The Winter That Isn’t

Snowless December Mountains

Is this the winter that never will be? Last night at bedtime it was 53ºF/12ºC. Usually by December we are longing for Spring when the temperatures get into the 40s and the first day above 50 in February or March is a day to celebrate.

I heard a frog singing the other day after a day of rain. The days are getting longer now and Spring is around the corner. This may be the year winter never arrives.

Swans on potato field

Along Chuckanut Drive just north of Allen hundreds and hundreds of swans are feeding on a potato field. They have been there for several weeks. Are they eating potatoes left behind? They are finding plenty to eat in the muddy field.

Swans on potato field.

Some swans prefer pastures and grassy fields. Some love the muddy fields. Do they go back and forth from green to mud and back? Or are some swans mud lovers and others grass lovers? When young swans date, do the ones raised on mud find the ones raised on grass interesting? Do they compare notes about their very different upbringing?

Flight AeroLogic 3S512

With the pandemic past, jets streak across the skies. This is flight AeroLogic 3S512 from Hong Kong flying overhead to Cincinnati. Did any passengers sitting on the right side of the plane look down and see me?

I often wonder why Airlines think they have the right to mar a beautiful blue sky. For every white gash they make on a blue sky, shouldn’t they have to pay everyone who lives below that gash some compensation? Let’s call it a Blue Sky Deprivation Fee. Say $50 if you live within an angle of 20% of the contrail, $25 for those within a 45% angle of the contrail, and $10 to those further out? It would make living underneath a flight path worthwhile.

Overhead satellites could capture these contrails, match them up to the airline causing them, forwarding compensation automatically to those living underneath those contrails. Airlines would adjust their schedules and only fly on cloudy days to avoid these fees. Or charge extra fees to passengers when skies are blue. Life would be more interesting.

Or the fees could be paid out only to those who complain, the ones who take a snapshot of the contrail and press a button to collect the fee. That would make life entertaining. Every time a jet flew overhead leaving a contrail, thousands of people would rush outdoors to snap pictures of the contrail to collect the fee. And soon there would be apps that would do that automatically for you. Just leave your phone pointed up at the sky and every time a new contrail appeared, the app would take a picture and click the “Collect Blue Sky Deprivation Fee” button for you.

Morning Fire

Morning sky on fire

Four days ago the morning sky was on fire. The clouds were so orange it looked like the world was ablaze.
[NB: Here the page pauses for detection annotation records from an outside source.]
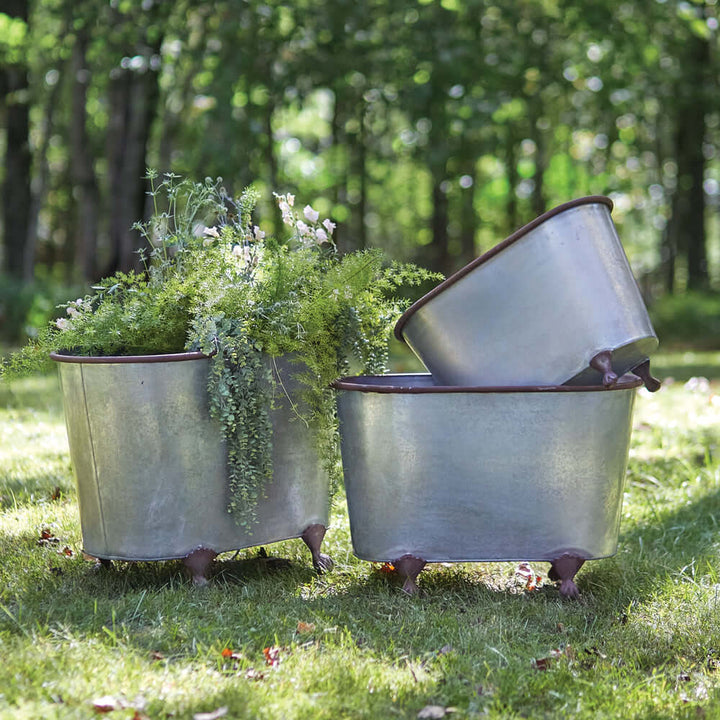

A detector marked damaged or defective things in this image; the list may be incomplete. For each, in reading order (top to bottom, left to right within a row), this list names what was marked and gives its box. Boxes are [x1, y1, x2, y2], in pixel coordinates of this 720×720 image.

rusty rolled rim [394, 194, 612, 340]
rusty rolled rim [332, 372, 640, 394]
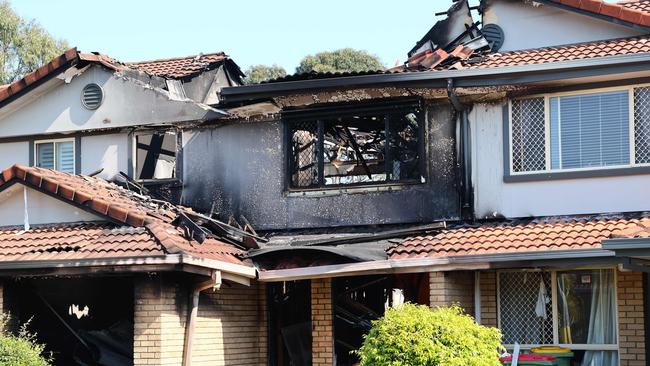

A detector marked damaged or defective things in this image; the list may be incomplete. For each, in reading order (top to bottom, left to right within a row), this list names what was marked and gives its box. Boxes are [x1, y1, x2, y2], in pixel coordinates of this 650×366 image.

damaged upper storey [0, 164, 258, 278]
burnt window frame [132, 128, 181, 182]
scorched exterior wall [180, 101, 458, 230]
burnt window frame [280, 98, 422, 190]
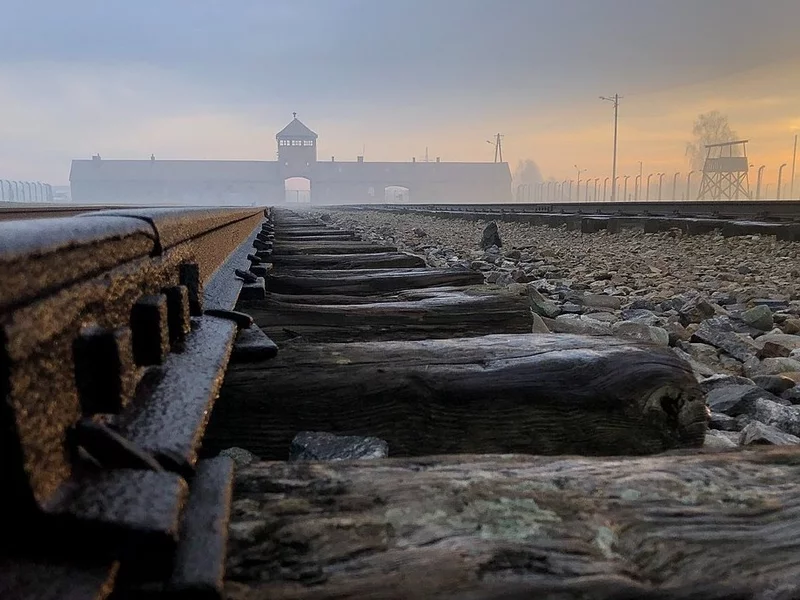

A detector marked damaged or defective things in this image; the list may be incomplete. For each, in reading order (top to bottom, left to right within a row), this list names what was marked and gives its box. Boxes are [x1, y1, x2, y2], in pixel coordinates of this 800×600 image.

rusty rail [0, 205, 274, 596]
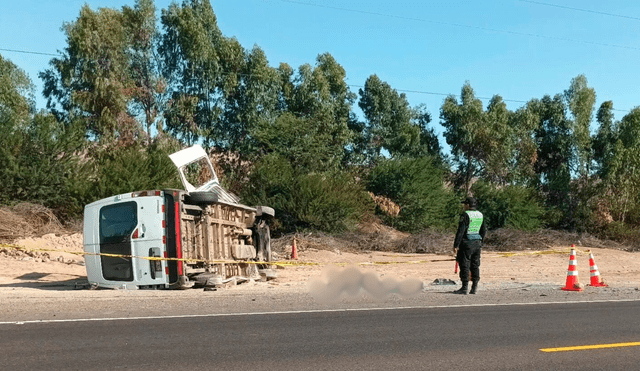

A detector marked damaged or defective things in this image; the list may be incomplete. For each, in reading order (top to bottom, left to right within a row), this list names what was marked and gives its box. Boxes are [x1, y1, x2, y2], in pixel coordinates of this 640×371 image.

overturned white van [84, 145, 274, 290]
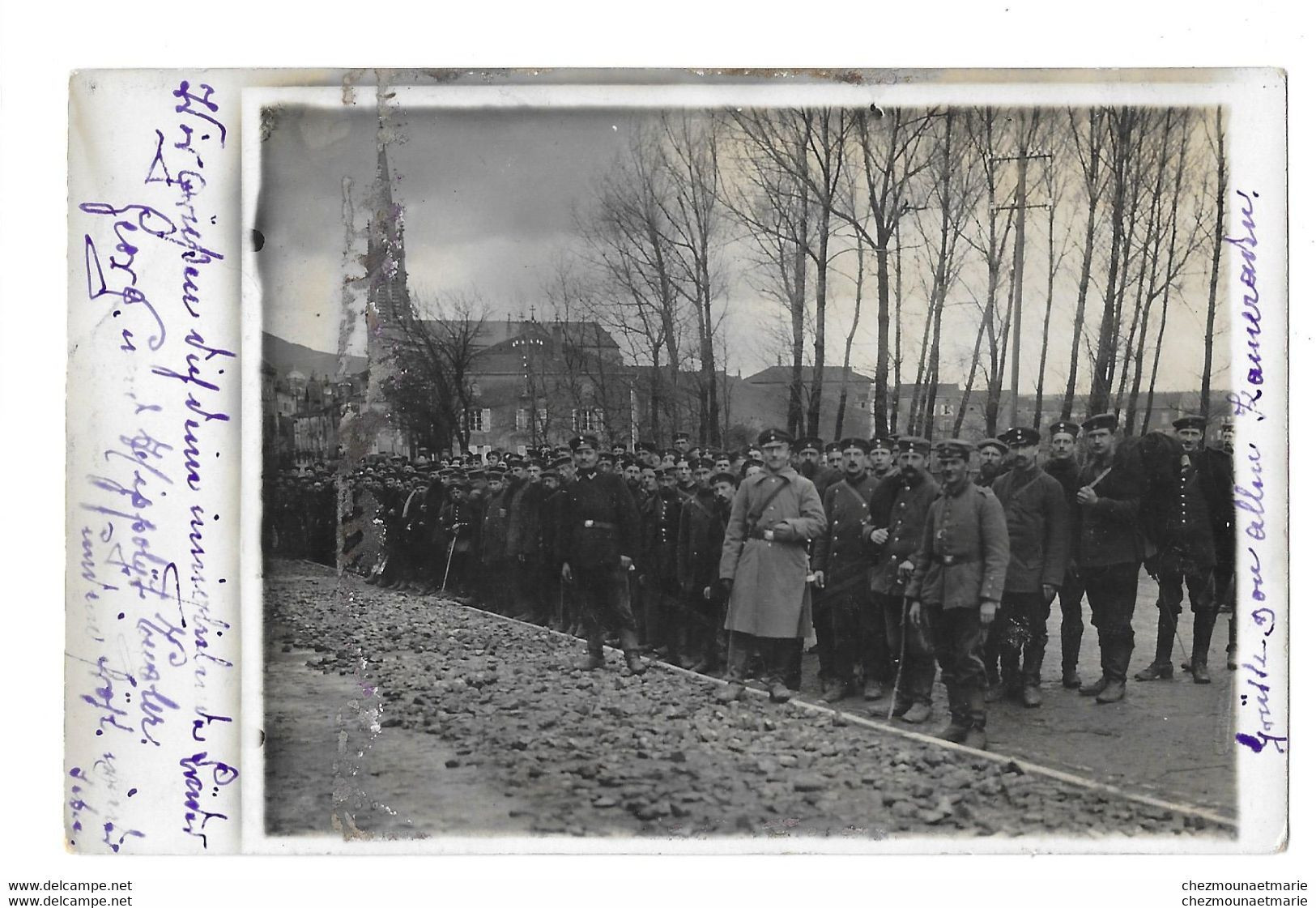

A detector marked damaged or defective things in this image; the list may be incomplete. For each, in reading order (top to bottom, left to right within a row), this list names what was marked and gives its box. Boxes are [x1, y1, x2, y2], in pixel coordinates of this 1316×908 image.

damaged emulsion streak [72, 77, 236, 847]
damaged emulsion streak [1221, 190, 1284, 757]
Morning clouds bright orange

Ominous, wondrous, glad to have seen it, a momentary wonder made possible by the earth spinning round and round. A few minutes later the show was gone. But clouds never tire of putting on a show. One day it is fire and brimstone, one day it is a puffy face dancing across the sky.

Cloud shaped like a face.

Do you see the nose, the mouth, the chin, even the eye looking back at you? Where is this cloud face going? What on earth is it looking at? What is on the tip of its tongue? Is it laughing?

Swans feeding in a field

This last week, hundreds of swans have been on the fields along Chuckanut Drive. They do like the muddy fields. But they somehow keep the mud off their feathers. Though I have yet to see them roll around in the mud the way our dogs love doing. It’s probably why they have black feet. White feet would be too difficult to keep clean.

But what are the swans eating in this potato field? Are they digging up potatoes not harvested? Worms? Bugs?

Winter blooming cherry

The winter blooming cherry has a few flowers. There is a sadness to cherry blossoms blooming in winter. No bee will ever visit them and tickle them.

2023 is almost over. In less than a week the days will start to get longer. Here the solstice will happen on Thursday, December 21, 2023 at 7:27 pm PST. I can’t wrap my head around the fact that the solstice is a point in time, an instant, 7:27 pm precisely. Though a minute does not sound precise enough. What is it to the thousandth of a second? A millionth of a second? It doesn’t look like scientists bother to do that. But to satisfy a mad man living in Bow, couldn’t someone calculate the instant of the winter solstice 2023 in the northern hemisphere to at least 30 decimal points? I could live with that. That would satisfy my curiosity. A minute seems too vague and not precise enough for these modern times. I mean hold your breath for a whole minute. It’s a long, long time. A lot can happen in a minute.

The chickens have better things to worry about than the precise timing of the winter solstice. I’d never seen one enter the little dog house until one did. Maybe I should fill it with straw and see if they lay eggs in it.